MORE: Basketball captain says Yale made him its ‘whipping boy’

Montague had actually shoved a paper plate down a female student’s tank top at a pizza parlor off campus while drunk, but Yale inexplicably prosecuted the incident as sexual harassment despite neither “skin-to-skin contact” nor sexual comments by Montague, according to the suit.

Recommended sanction for this ‘scenario’ is reprimand – not expulsion

Since Roe still refused to file the complaint herself, the Title IX office took the lead and let her instead serve as a witness in the case. Yale’s own procedures prohibit this option unless there is a safety risk to individuals or the community, according to the suit.
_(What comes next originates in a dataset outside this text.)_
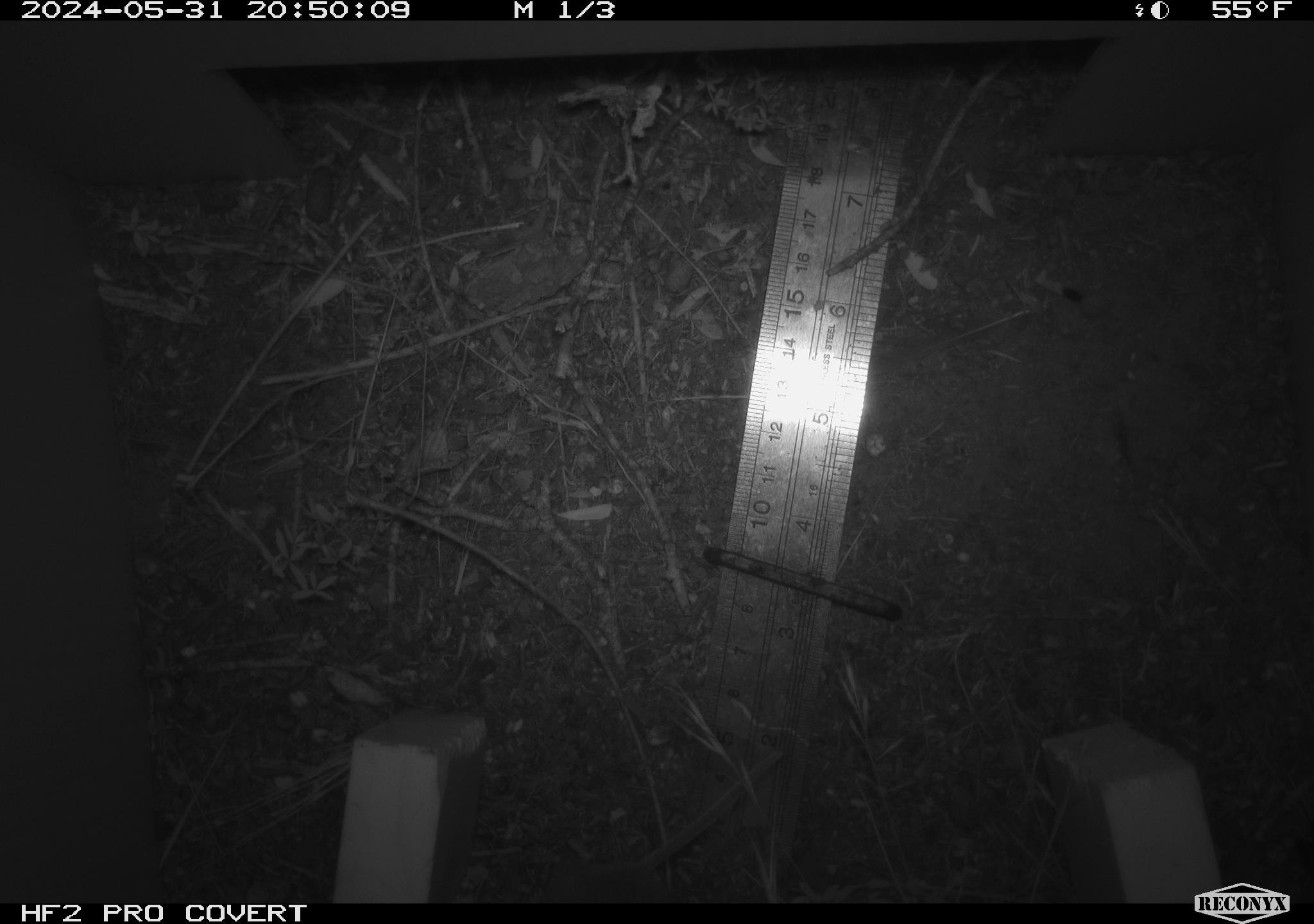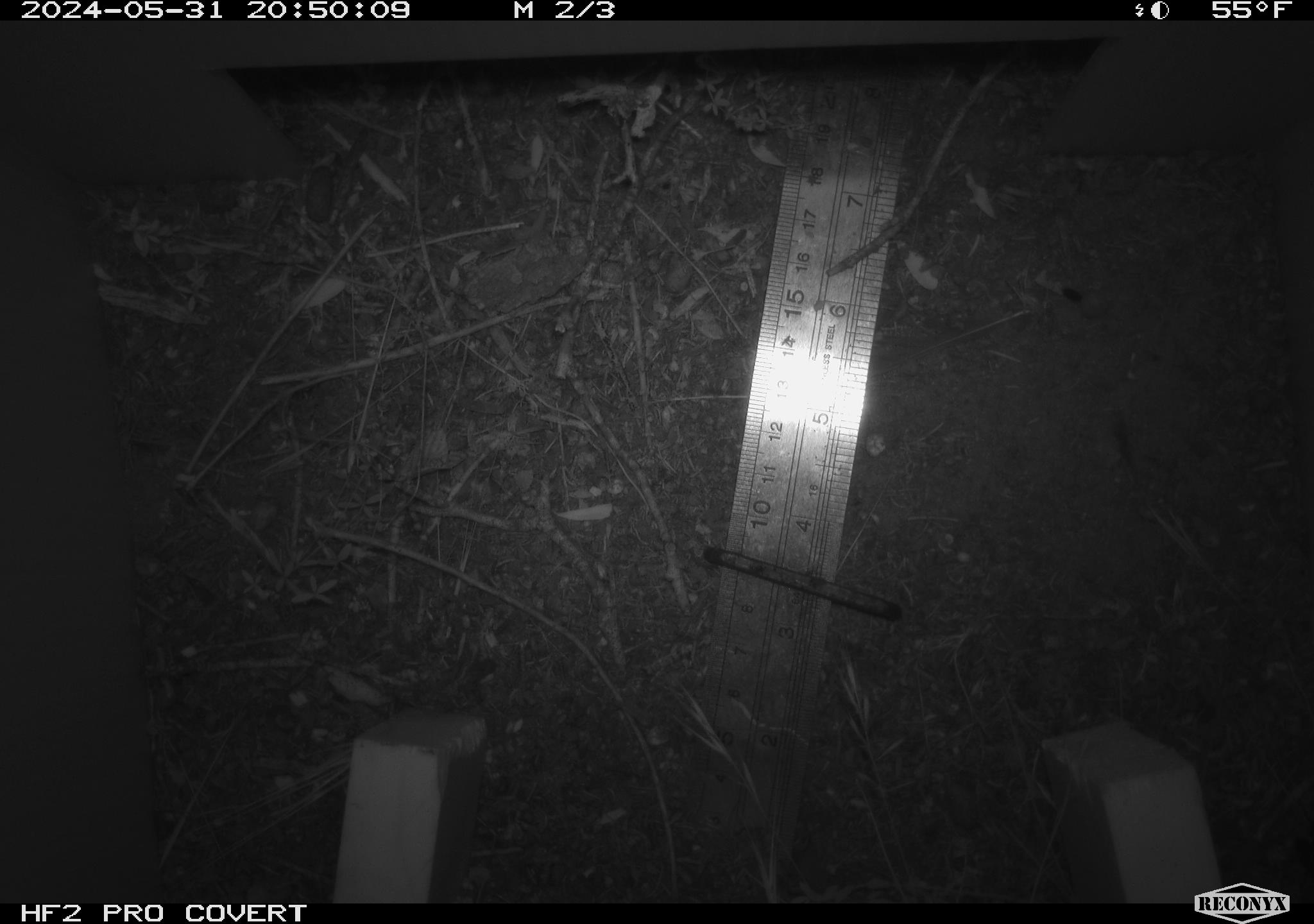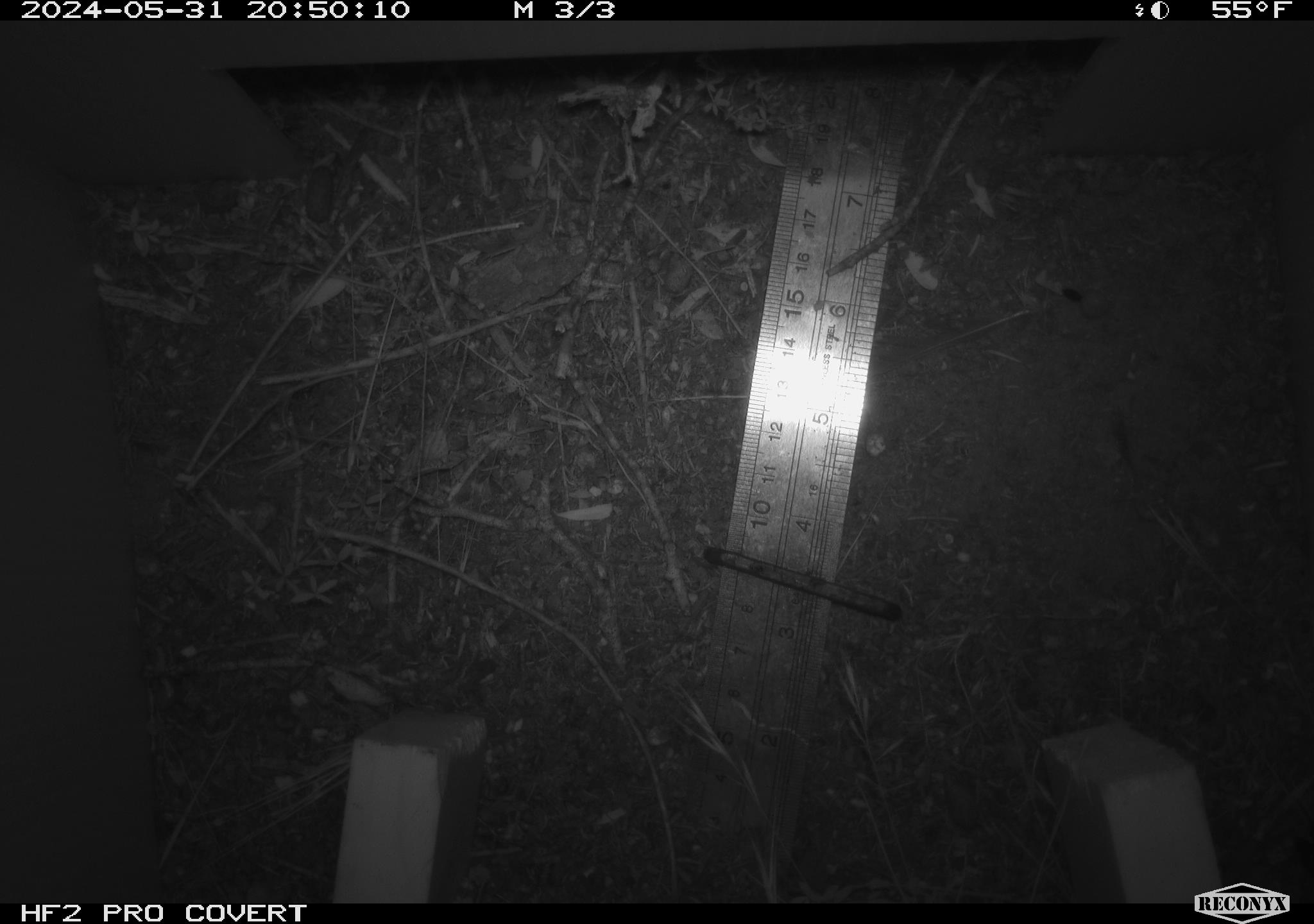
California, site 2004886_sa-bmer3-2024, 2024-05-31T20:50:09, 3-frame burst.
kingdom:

Montague was only informed of the fact-finder’s report – the first he heard Roe’s claims – a week before the UWC hearing, and he was deprived of due process by the committee in other ways. His adviser – his coach – was not told that Montague could file an opening statement.


The panel that considered the fact-finder’s report largely ignored its nuanced description of the evidence, which showed that Roe indicated consent to the sex, and instead judged Montague responsible for assault based on his credibility.
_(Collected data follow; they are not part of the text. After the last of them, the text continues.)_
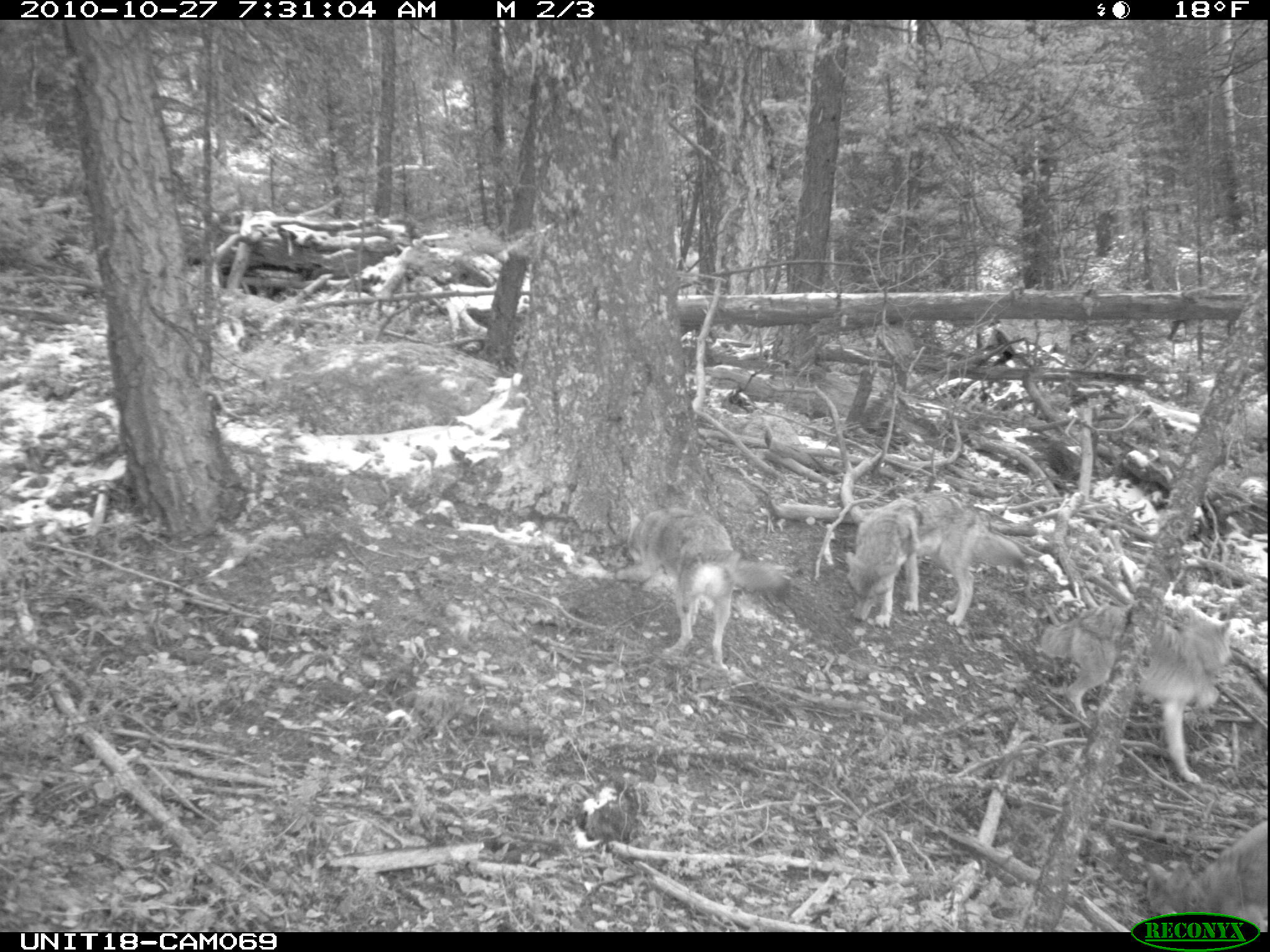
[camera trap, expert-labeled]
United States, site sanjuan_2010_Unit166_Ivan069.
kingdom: Animalia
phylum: Chordata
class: Mammalia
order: Carnivora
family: Canidae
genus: Canis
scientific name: Canis latrans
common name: coyote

The lawsuit says Montague’s testimony was not as consistent as Roe’s because he was only informed of the charges after his interview.

MORE: Yale’s evidence standard is 31% confidence

Yale College Dean Jonathan Holloway accepted the panel’s conclusion that Montague sexually assaulted Roe and determined he should be expelled.

The lawsuit claims this punishment goes beyond Yale’s own suggested sanction for “similar (hypothetical) conduct.” The school’s “Sexual Misconduct Scenarios” say that sex that starts consensually but moves into a gray area because of failure to secure “unambiguous agreement” – the exact situation between Montague and Roe – only warrants a “reprimand.”

Yale’s interest in looking ‘tough’

Montague alleges that Yale chose to target and ultimately expel him in order to make a public example of a prominent male figure on campus. The school wanted to demonstrate to Yale’s critics, internally and externally, that it is indeed tough on men who “victimize” women.

Just a month before the Department of Education’s Office for Civil Rights released its far-reaching “Dear Colleague” letter on sexual misconduct, Yale had been named in an OCR complaint alleging that Yale “had not responded in a prompt and adequate manner” to its “sexually hostile environment.”

Yale’s actions deprived Montague of his dream of playing in the NCAA tournament and publicly vilified him, ensuring his name will always be associated with sexual assault, the suit says: “Even monetary damages can’t make him whole.”